COMPLETE THE FOLLOWING:
• A. In the swap-release reply, copy the passage starting at "Anyway, I’m very" and ending at "its swap entries.", with "patchset" changed to "patch series".
• B. Pick up the reply about releasing swap entries after its last line and keep it going.

BEGIN TEXT SECTION

This sounds quite promising. I understand that asynchronous releasing
of swap entries can help killed processes free memory more quickly,
allowing your camera app to access it faster. However, I’m unsure
about the impact of swap-related lock contention. My intuition is that
it might not be significant, given that the cluster uses a single lock
and its relatively small size helps distribute the swap locks.

Anyway, I’m very interested in your patchset and can certainly
appreciate its benefits from my own experience working on phones. I’m
quite busy with other issues at the moment, but I hope to provide you
with detailed comments in about two weeks.

> >
> >>>> Additionally, the relatively lengthy path for releasing swap entries
> >>>> further contributes to the longer time required for the background process
> >>>> to release its swap entries.

END TEXT SECTION
BEGIN AVAILABLE DATA

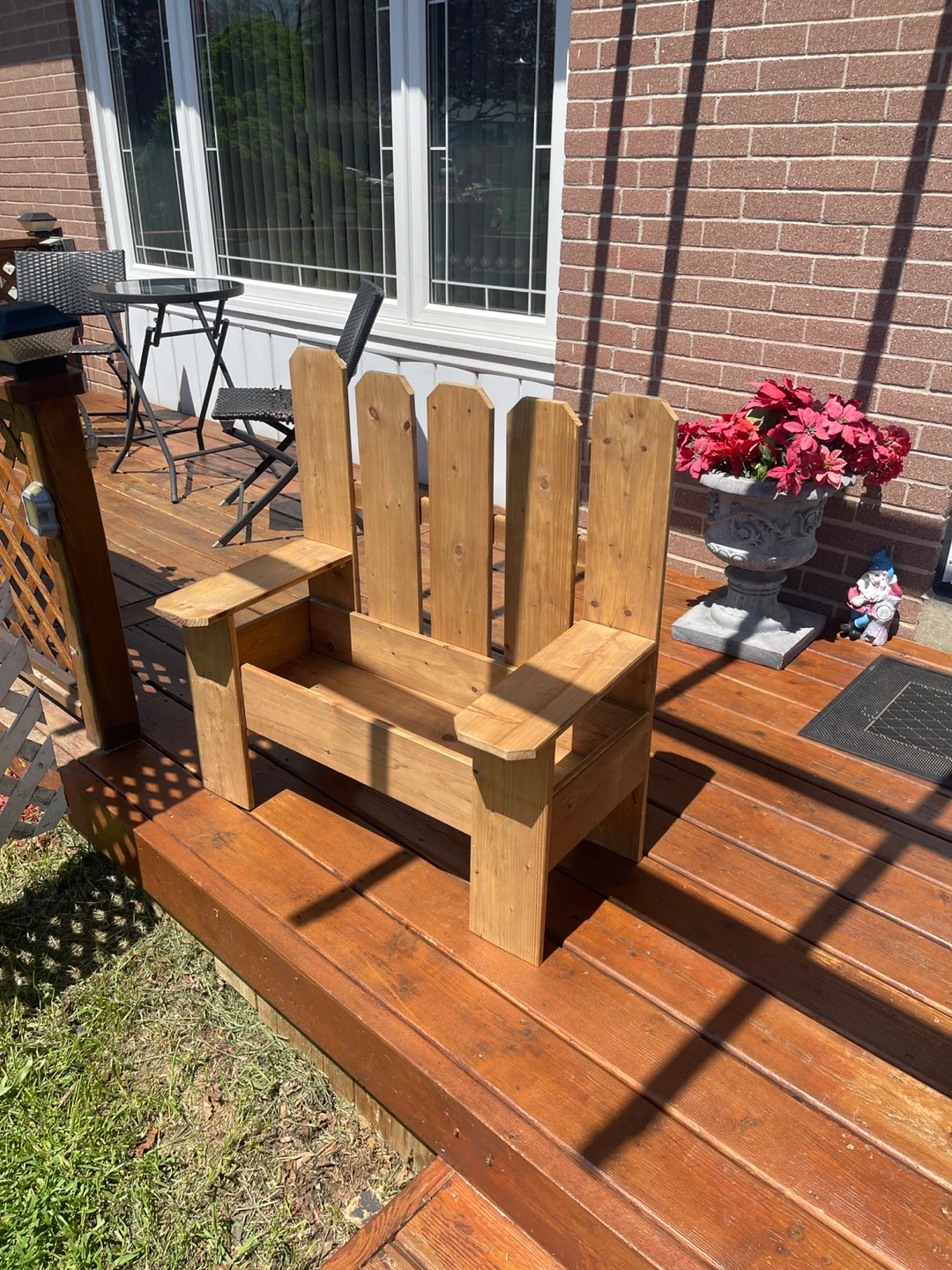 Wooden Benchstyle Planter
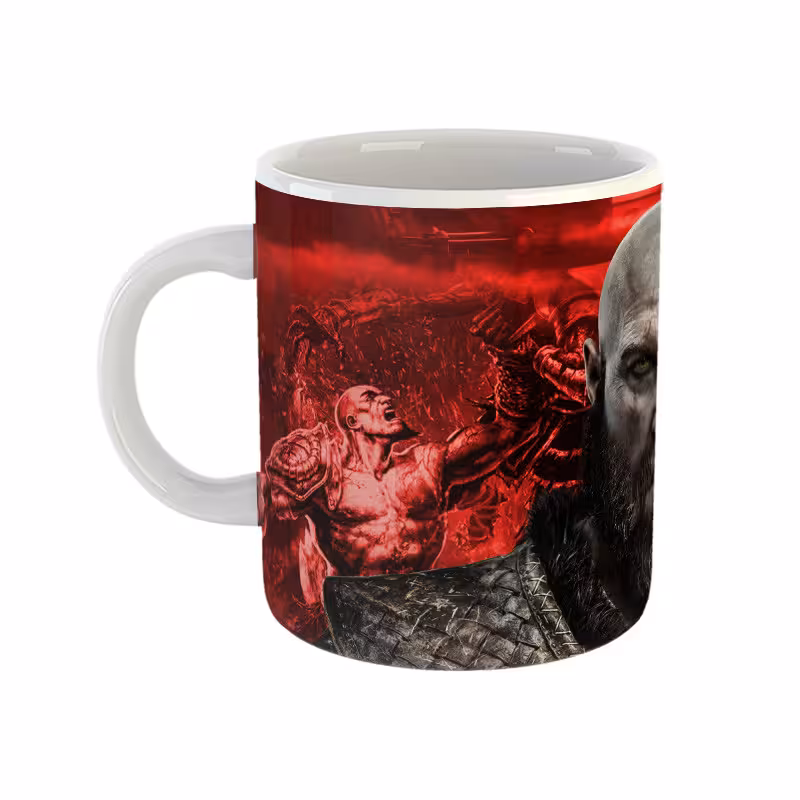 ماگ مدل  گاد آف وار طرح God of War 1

END AVAILABLE DATA
BEGIN AVAILABLE DATA

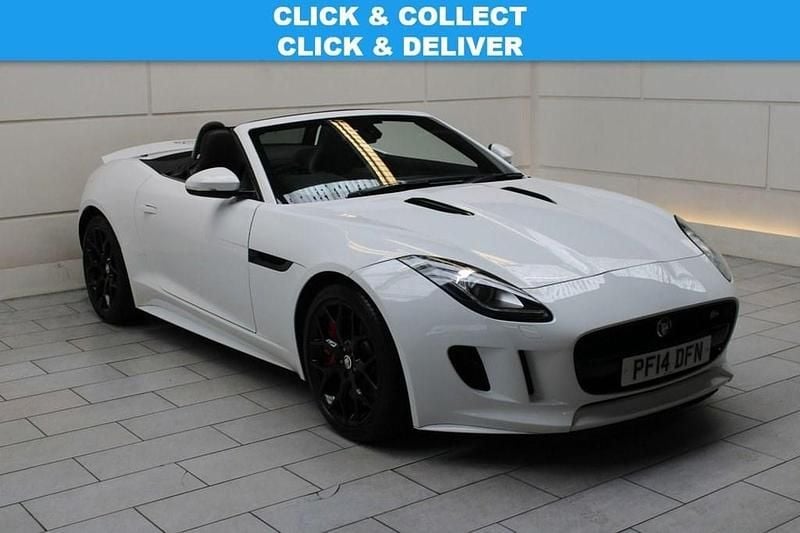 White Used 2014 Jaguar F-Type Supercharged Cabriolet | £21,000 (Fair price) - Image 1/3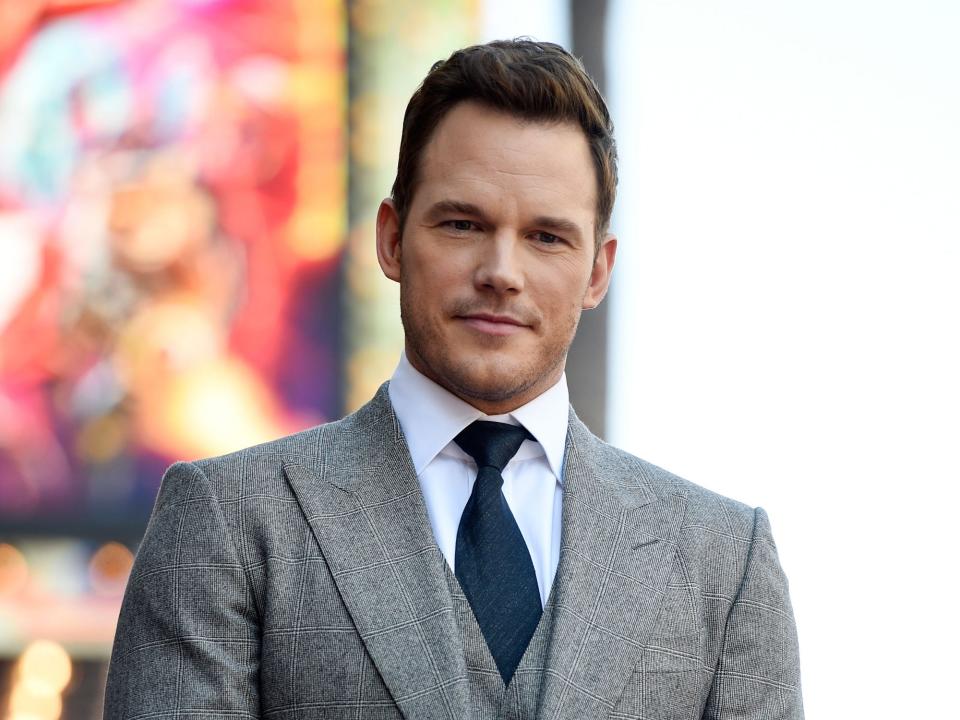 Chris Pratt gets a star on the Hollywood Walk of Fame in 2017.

END AVAILABLE DATA

RESPONSES:
• A.
Anyway, I’m very interested in your patch series and can certainly
appreciate its benefits from my own experience working on phones. I’m
quite busy with other issues at the moment, but I hope to provide you
with detailed comments in about two weeks.

> >
> >>>> Additionally, the relatively lengthy path for releasing swap entries
> >>>> further contributes to the longer time required for the background process
> >>>> to release its swap entries.

• B.
> >>>>
> >>>> In the multiple background applications scenario, when launching a large
> >>>> memory application such as a camera, system may enter a low memory state,
> >>>> which will triggers the killing of multiple background processes at the
> >>>> same time. Due to multiple exiting processes occupying multiple CPUs for
> >>>> concurrent execution, the current foreground application's CPU resources
> >>>> are tight and may cause issues such as lagging.
> >>>>
> >>>> To solve this problem, we have introduced the multiple exiting process
> >>>> asynchronous swap memory release mechanism, which isolates and caches
> >>>> swap entries occupied by multiple exit processes, and hands them over
> >>>> to an asynchronous kworker to complete the release. This allows the
> >>>> exiting processes to complete quickly and release CPU resources. We have
> >>>> validated this modification on the products and achieved the expected
> >>>> benefits.
> >>> Dumb question: why can't this be done in userspace?  The exiting
> >>> process does fork/exit and lets the child do all this asynchronous freeing?
> >> The logic optimization for kernel releasing swap entries cannot be
> >> implemented in userspace. The multiple exiting processes here own
> >> their independent mm, rather than parent and child processes share the
> >> same mm. Therefore, when the kernel executes multiple exiting process
> >> simultaneously, they will definitely occupy multiple CPU core resources
> >> to complete it.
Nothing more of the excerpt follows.